Molecular dynamics simulations of aqueous NaCl and KCl solutions: Effects of ion concentration on the single-particle, pair, and collective dynamical properties of ions and water molecules

Abstract

We have performed a series of molecular dynamics simulations of aqueous NaCl and KCl solutions at different concentrations, ranging from 0 M to 4.5 M, to investigate the effects of ion concentration on the single-particle, pair, and collective dynamical properties of aqueous electrolyte solutions. The SPC/E model is used for water and the ions are modeled as charged Lennard-Jones particles. The single-particle dynamics is investigated by calculating the self-diffusion coefficients of ions and water molecules and also the orientational relaxation times.
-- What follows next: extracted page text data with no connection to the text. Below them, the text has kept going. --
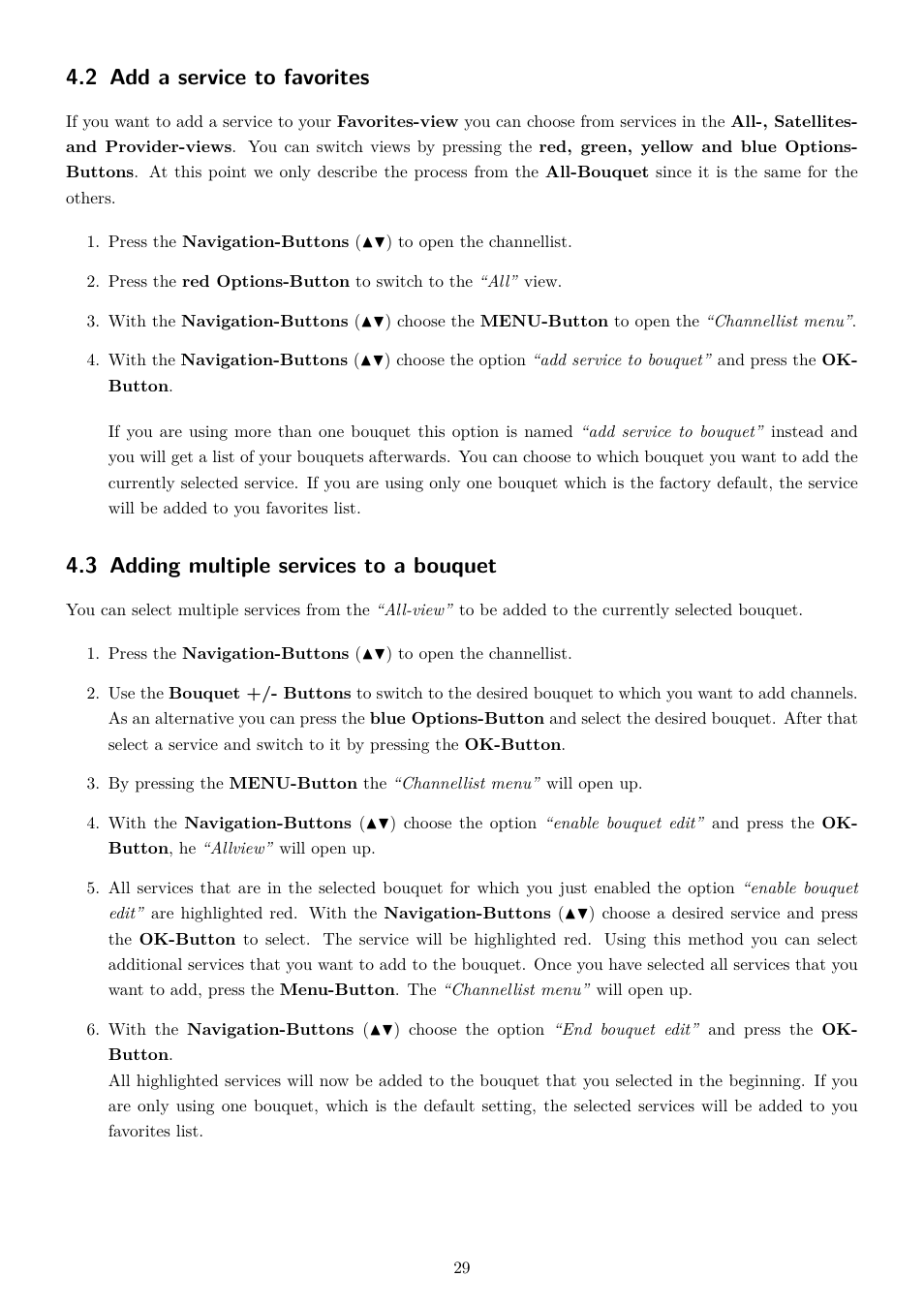 4.2 Add a service to favorites

If you want to add a service to your Favorites-view you can choose from services in the All-, Satellites- and Provider-views. You can switch views by pressing the red, green, yellow and blue Options-Buttons. At this point we only describe the process from the All-Bouquet since it is the same for the others.

1. Press the Navigation-Buttons (▲▼) to open the channellist.

2. Press the red Options-Button to switch to the "All" view.

3. With the Navigation-Buttons (▲▼) choose the MENU-Button to open the "Channellist menu".

4. With the Navigation-Buttons (▲▼) choose the option "add service to bouquet" and press the OK-Button.

If you are using more than one bouquet this option is named "add service to bouquet" instead and you will get a list of your bouquets afterwards. You can choose to which bouquet you want to add the currently selected service. If you are using only one bouquet which is the factory default, the service will be added to you favorites list.

4.3 Adding multiple services to a bouquet

You can select multiple services from the "All-view" to be added to the currently selected bouquet.

1. Press the Navigation-Buttons (▲▼) to open the channellist.

2. Use the Bouquet +/- Buttons to switch to the desired bouquet to which you want to add channels. As an alternative you can press the blue Options-Button and select the desired bouquet. After that select a service and switch to it by pressing the OK-Button.

3. By pressing the MENU-Button the "Channellist menu" will open up.

4. With the Navigation-Buttons (▲▼) choose the option "enable bouquet edit" and press the OK-Button, he "Allview" will open up.

5. All services that are in the selected bouquet for which you just enabled the option "enable bouquet edit" are highlighted red. With the Navigation-Buttons (▲▼) choose a desired service and press the OK-Button to select. The service will be highlighted red. Using this method you can select additional services that you want to add to the bouquet. Once you have selected all services that you want to add, press the Menu-Button. The "Channellist menu" will open up.

6. With the Navigation-Buttons (▲▼) choose the option "End bouquet edit" and press the OK-Button.
All highlighted services will now be added to the bouquet that you selected in the beginning. If you are only using one bouquet, which is the default setting, the selected services will be added to you favorites list.

29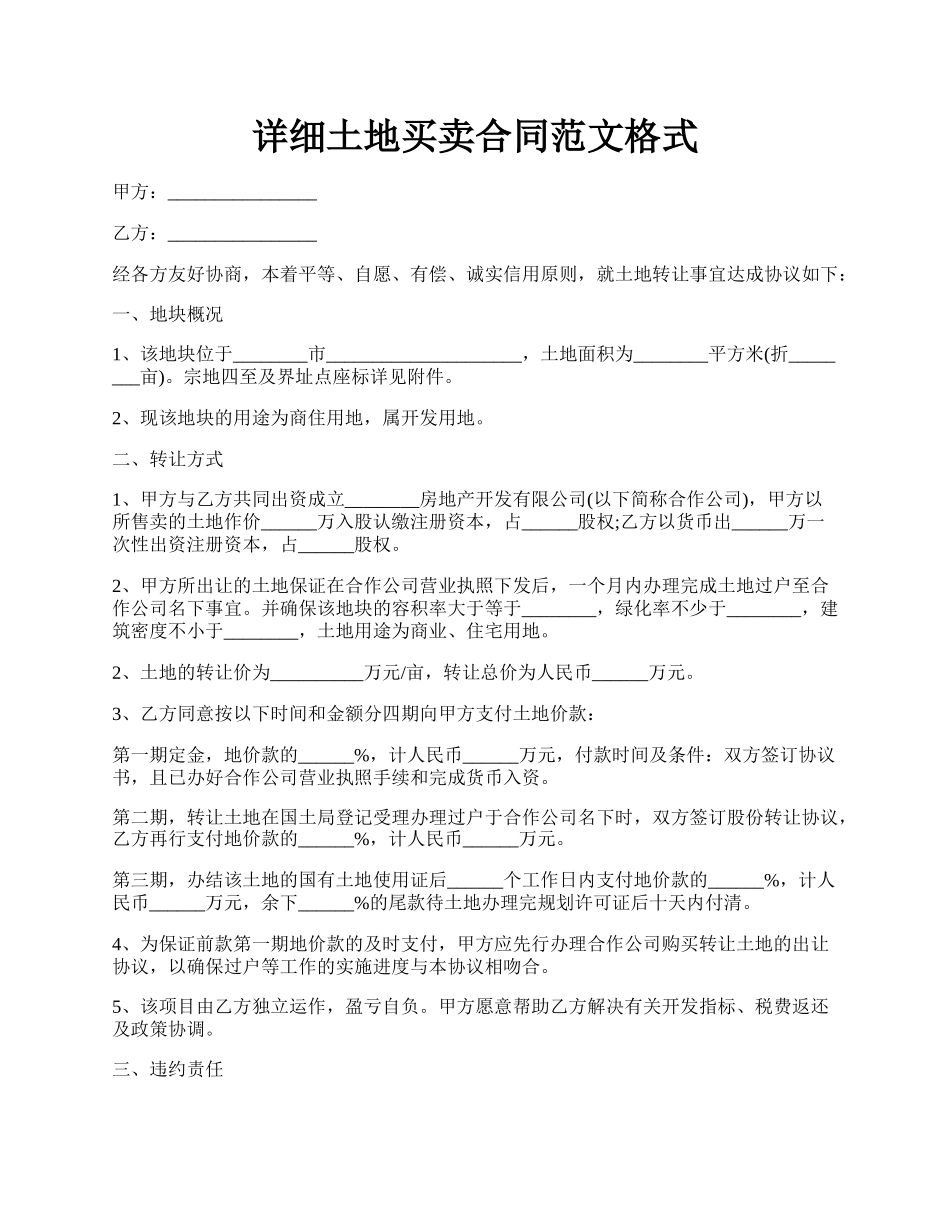 详细土地买卖合同范文格式

甲方：________________

乙方：________________

经各方友好协商，本着平等、自愿、有偿、诚实信用原则，就土地转让事宜达成协议如下：

一、地块概况

1、该地块位于________市_____________________，土地面积为________平方米(折________亩)。宗地四至及界址点座标详见附件。

2、现该地块的用途为商住用地，属开发用地。

二、转让方式

1、甲方与乙方共同出资成立________房地产开发有限公司(以下简称合作公司)，甲方以所售卖的土地作价______万入股认缴注册资本，占______股权;乙方以货币出______万一次性出资注册资本，占______股权。

2、甲方所出让的土地保证在合作公司营业执照下发后，一个月内办理完成土地过户至合作公司名下事宜。并确保该地块的容积率大于等于________，绿化率不少于________，建筑密度不小于________，土地用途为商业、住宅用地。

2、土地的转让价为__________万元/亩，转让总价为人民币______万元。

3、乙方同意按以下时间和金额分四期向甲方支付土地价款：

第一期定金，地价款的______%，计人民币______万元，付款时间及条件：双方签订协议书，且已办好合作公司营业执照手续和完成货币入资。

第二期，转让土地在国土局登记受理办理过户于合作公司名下时，双方签订股份转让协议，乙方再行支付地价款的______%，计人民币______万元。

第三期，办结该土地的国有土地使用证后______个工作日内支付地价款的______%，计人民币______万元，余下______%的尾款待土地办理完规划许可证后十天内付清。

4、为保证前款第一期地价款的及时支付，甲方应先行办理合作公司购买转让土地的出让协议，以确保过户等工作的实施进度与本协议相吻合。

5、该项目由乙方独立运作，盈亏自负。甲方愿意帮助乙方解决有关开发指标、税费返还及政策协调。

三、违约责任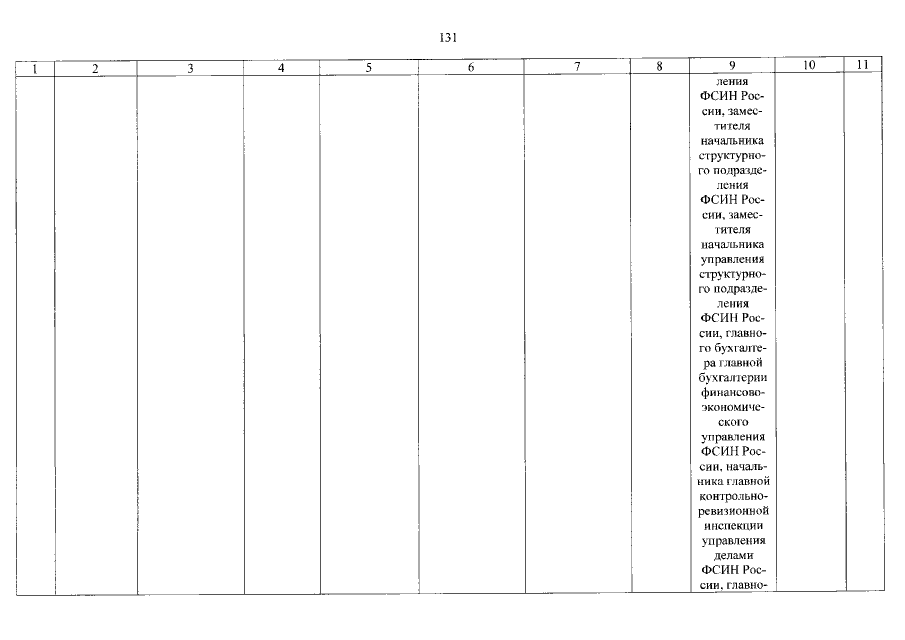 131

| 1 | 2 | 3 | 4 | 5 | 6 | 7 | 8 | 9 | 10 | 11 |
|---|---|---|---|---|---|---|---|---|---|---|
| | | | | | | | | ления ФСИН России, заместителя начальника структурного подразделения ФСИН России, заместителя начальника управления структурного подразделения ФСИН России, главного бухгалтера главной бухгалтерии финансово-экономического управления ФСИН России, начальника главной контрольно-ревизионной инспекции управления делами ФСИН России, главно- | | |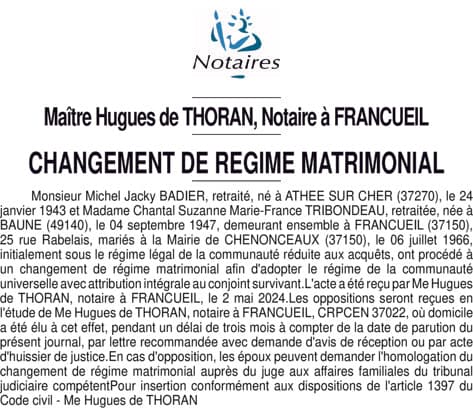 Notaires

Maître Hugues de THORAN, Notaire à FRANCUEIL

CHANGEMENT DE REGIME MATRIMONIAL

Monsieur Michel Jacky BADIER, retraité, né à ATHEE SUR CHER (37270), le 24 janvier 1943 et Madame Chantal Suzanne Marie-France TRIBONDEAU, retraitée, née à BAUNE (49140), le 04 septembre 1947, demeurant ensemble à FRANCUEIL (37150), 25 rue Rabelais, mariés à la Mairie de CHENONCEAUX (37150), le 06 juillet 1966, initialement sous le régime légal de la communauté réduite aux acquêts, ont procédé à un changement de régime matrimonial afin d'adopter le régime de la communauté universelle avec attribution intégrale au conjoint survivant.L'acte a été reçu par Me Hugues de THORAN, notaire à FRANCUEIL, le 2 mai 2024.Les oppositions seront reçues en l'étude de Me Hugues de THORAN, notaire à FRANCUEIL, CRPCEN 37022, où domicile a été élu à cet effet, pendant un délai de trois mois à compter de la date de parution du présent journal, par lettre recommandée avec demande d'avis de réception ou par acte d'huissier de justice.En cas d'opposition, les époux peuvent demander l'homologation du changement de régime matrimonial auprès du juge aux affaires familiales du tribunal judiciaire compétentPour insertion conformément aux dispositions de l'article 1397 du Code civil - Me Hugues de THORAN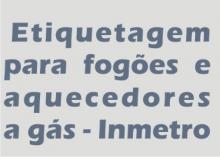 Etiquetagem para fogões e aquecedores a gás - Inmetro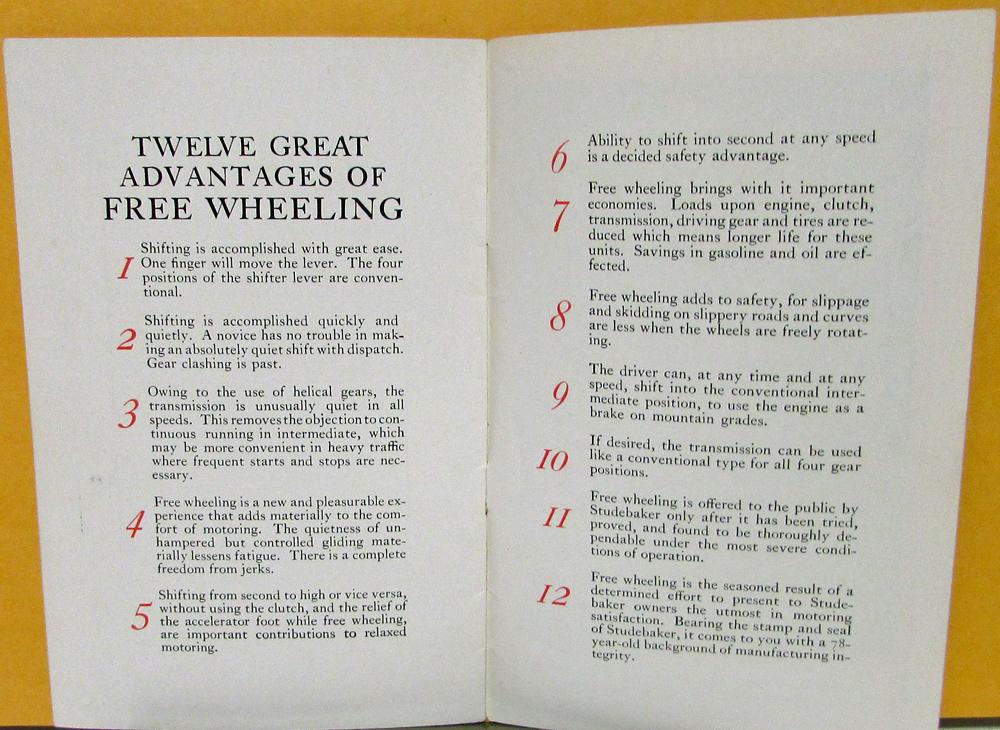 TWELVE GREAT ADVANTAGES OF FREE WHEELING

1 Shifting is accomplished with great ease. One finger will move the lever. The four positions of the shifter lever are conventional.

2 Shifting is accomplished quickly and quietly. A novice has no trouble in making an absolutely quiet shift with dispatch. Gear clashing is past.

3 Owing to the use of helical gears, the transmission is unusually quiet in all speeds. This removes the objection to continuous running in intermediate, which may be more convenient in heavy traffic where frequent starts and stops are necessary.

4 Free wheeling is a new and pleasurable experience that adds materially to the comfort of motoring. The quietness of unhampered but controlled gliding materially lessens fatigue. There is a complete freedom from jerks.

5 Shifting from second to high or vice versa, without using the clutch, and the relief of the accelerator foot while free wheeling, are important contributions to relaxed motoring.

6 Ability to shift into second at any speed is a decided safety advantage.

7 Free wheeling brings with it important economies. Loads upon engine, clutch, transmission, driving gear and tires are reduced which means longer life for these units. Savings in gasoline and oil are effected.

8 Free wheeling adds to safety, for slippage and skidding on slippery roads and curves are less when the wheels are freely rotating.

9 The driver can, at any time and at any speed, shift into the conventional intermediate position, to use the engine as a brake on mountain grades.

10 If desired, the transmission can be used like a conventional type for all four gear positions.

11 Free wheeling is offered to the public by Studebaker only after it has been tried, proved, and found to be thoroughly dependable under the most severe conditions of operation.

12 Free wheeling is the seasoned result of a determined effort to present to Studebaker owners the utmost in motoring satisfaction. Bearing the stamp and seal of Studebaker, it comes to you with a 78-year-old background of manufacturing integrity.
The pair dynamics is studied by evaluating the ion–water residence and water–water hydrogen bond time correlation functions. The relaxation of relative velocity autocorrelation function and the cross velocity correlation function of two hydrogen bonded water molecules are also investigated at varying ion concentration. Finally, we explore the collective dynamical properties by calculating the frequency dependent dielectric function and conductivity. It is found that the self and relative diffusion coeffcients decrease and the orientational relaxation times increase with ion concentration. The residence times of water molecules near ions and also the structural relaxation time of water–water hydrogen bonds show an increasing trend as the ion concentration is increased. The dielectric relaxation time is found to decrease with ion concentration for the solutions investigated here. The static conductivity of concentrated solutions shows significant departure from the Nernst–Einstein behavior due to formation of ion pairs. With an increase of frequency, the conductivity first increases substantially and then decreases at very high frequency. The initial increase of conductivity is attributed to the disruption of ion pairs on application of high frequency electric fields.